- HOW TO COMPLETE THIS TASK -
Nothing is to be output except the lines from the one containing "genus: Cervus" through the end of the material, each reproduced exactly.

- GIVEN RECORDS -
--- --- ---

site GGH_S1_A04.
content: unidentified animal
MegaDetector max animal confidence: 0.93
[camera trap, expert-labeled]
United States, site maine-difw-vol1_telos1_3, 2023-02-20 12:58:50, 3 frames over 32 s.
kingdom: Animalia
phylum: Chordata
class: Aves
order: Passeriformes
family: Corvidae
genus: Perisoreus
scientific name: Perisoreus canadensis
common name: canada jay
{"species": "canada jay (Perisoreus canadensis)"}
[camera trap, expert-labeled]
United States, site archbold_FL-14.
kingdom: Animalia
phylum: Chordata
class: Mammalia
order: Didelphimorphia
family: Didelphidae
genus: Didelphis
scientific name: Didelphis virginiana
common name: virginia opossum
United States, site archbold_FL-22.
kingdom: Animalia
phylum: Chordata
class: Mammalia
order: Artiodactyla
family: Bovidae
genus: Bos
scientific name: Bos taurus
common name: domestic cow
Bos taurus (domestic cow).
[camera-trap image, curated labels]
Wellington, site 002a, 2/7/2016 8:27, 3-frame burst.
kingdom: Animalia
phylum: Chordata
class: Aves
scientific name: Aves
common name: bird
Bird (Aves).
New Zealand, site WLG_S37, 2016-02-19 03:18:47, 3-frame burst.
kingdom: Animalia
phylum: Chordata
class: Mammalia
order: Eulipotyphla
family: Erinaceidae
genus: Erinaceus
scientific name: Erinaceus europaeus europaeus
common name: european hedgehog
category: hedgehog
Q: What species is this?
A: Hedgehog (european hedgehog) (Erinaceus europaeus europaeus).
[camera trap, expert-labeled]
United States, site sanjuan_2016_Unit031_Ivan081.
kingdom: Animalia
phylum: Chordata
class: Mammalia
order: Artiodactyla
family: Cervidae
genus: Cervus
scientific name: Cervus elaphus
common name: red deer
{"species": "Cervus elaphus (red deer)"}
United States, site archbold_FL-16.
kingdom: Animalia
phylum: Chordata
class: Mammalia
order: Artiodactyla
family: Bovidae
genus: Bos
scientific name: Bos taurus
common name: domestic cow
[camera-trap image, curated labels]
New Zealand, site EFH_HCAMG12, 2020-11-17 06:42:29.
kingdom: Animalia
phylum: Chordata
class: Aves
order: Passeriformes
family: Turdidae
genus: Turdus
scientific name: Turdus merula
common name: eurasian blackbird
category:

--- --- ---

- ANSWER -
genus: Cervus
scientific name: Cervus elaphus
common name: red deer
{"species": "Cervus elaphus (red deer)"}
United States, site archbold_FL-16.
kingdom: Animalia
phylum: Chordata
class: Mammalia
order: Artiodactyla
family: Bovidae
genus: Bos
scientific name: Bos taurus
common name: domestic cow
[camera-trap image, curated labels]
New Zealand, site EFH_HCAMG12, 2020-11-17 06:42:29.
kingdom: Animalia
phylum: Chordata
class: Aves
order: Passeriformes
family: Turdidae
genus: Turdus
scientific name: Turdus merula
common name: eurasian blackbird
category:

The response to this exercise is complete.